Ellie started to mention her need for insurance, and then she thought of Chuck, and she understood his reticence about mentioning it to Sarah. It was too soon to ask a favor from John Casey, and he was Walker Insurance's Head of Security.
Clara's need was probably not one he could address, professionally. If he helped, it would be by encouraging Sarah Walker to do him a personal favor.
They reached the front door and Casey turned to Ellie, stopped, and looked into her green eyes.

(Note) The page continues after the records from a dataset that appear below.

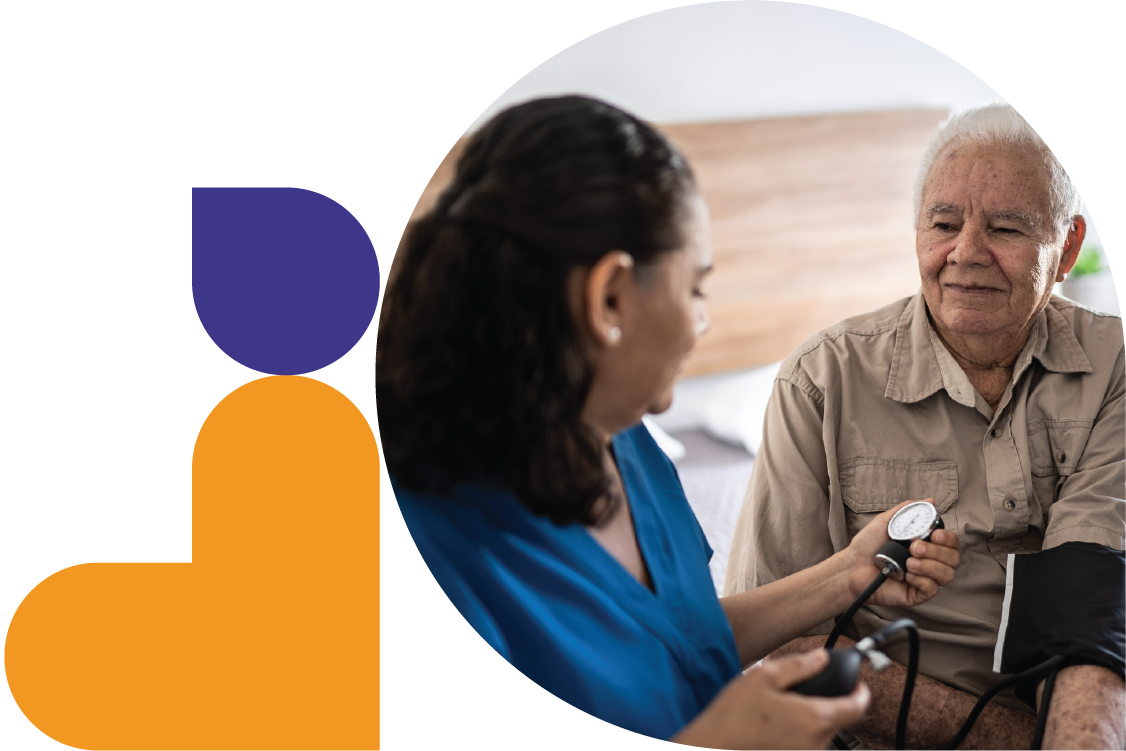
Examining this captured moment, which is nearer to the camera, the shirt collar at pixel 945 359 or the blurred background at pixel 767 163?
the blurred background at pixel 767 163

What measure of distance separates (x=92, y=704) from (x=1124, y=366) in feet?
3.82

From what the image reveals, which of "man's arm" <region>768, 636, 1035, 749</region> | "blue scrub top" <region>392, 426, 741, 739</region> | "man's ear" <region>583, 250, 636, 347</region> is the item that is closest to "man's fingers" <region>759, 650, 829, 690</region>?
"blue scrub top" <region>392, 426, 741, 739</region>

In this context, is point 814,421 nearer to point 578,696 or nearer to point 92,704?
point 578,696

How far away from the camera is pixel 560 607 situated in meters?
0.66

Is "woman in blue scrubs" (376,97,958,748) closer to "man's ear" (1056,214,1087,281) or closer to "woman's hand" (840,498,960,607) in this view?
"woman's hand" (840,498,960,607)

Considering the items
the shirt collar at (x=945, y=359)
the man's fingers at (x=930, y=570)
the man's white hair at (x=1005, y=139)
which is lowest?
the man's fingers at (x=930, y=570)

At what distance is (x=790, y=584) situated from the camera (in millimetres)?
879

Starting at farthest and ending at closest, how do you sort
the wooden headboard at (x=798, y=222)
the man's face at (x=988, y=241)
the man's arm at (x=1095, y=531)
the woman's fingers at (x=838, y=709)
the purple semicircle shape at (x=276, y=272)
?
the wooden headboard at (x=798, y=222) → the man's face at (x=988, y=241) → the man's arm at (x=1095, y=531) → the purple semicircle shape at (x=276, y=272) → the woman's fingers at (x=838, y=709)

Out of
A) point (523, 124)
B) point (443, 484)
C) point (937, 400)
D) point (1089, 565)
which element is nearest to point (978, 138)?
point (937, 400)

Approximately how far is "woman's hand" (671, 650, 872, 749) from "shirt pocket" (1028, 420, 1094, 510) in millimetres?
521

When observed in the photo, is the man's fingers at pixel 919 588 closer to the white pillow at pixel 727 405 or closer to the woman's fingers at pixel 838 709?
the woman's fingers at pixel 838 709

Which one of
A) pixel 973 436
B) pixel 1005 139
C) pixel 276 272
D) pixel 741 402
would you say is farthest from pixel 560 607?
pixel 741 402

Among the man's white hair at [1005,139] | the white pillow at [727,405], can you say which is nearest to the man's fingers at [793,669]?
the man's white hair at [1005,139]

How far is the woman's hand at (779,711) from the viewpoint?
22.8 inches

Unsure what to do, what Ellie wished him to do, he knew what he wanted to say.
"This's been the best evening I've spent in a long time. Dinner was so good, Clara is loveable, and you, Ellie Woodcomb, you'll do, you'll surely do."
Ellie mock-curtsied. "Why thank you, Mr. Casey, that's high praise." When she finished, she stepped forward and kissed Casey's cheek, lingering against it for a second or two.
He put his hand on his cheek involuntarily after the kiss, and left it there as he asked, "Maybe we could do this again sometime soon?"
Ellie gave him a soft, responsive laugh, the sound a promissory note. "That could be arranged."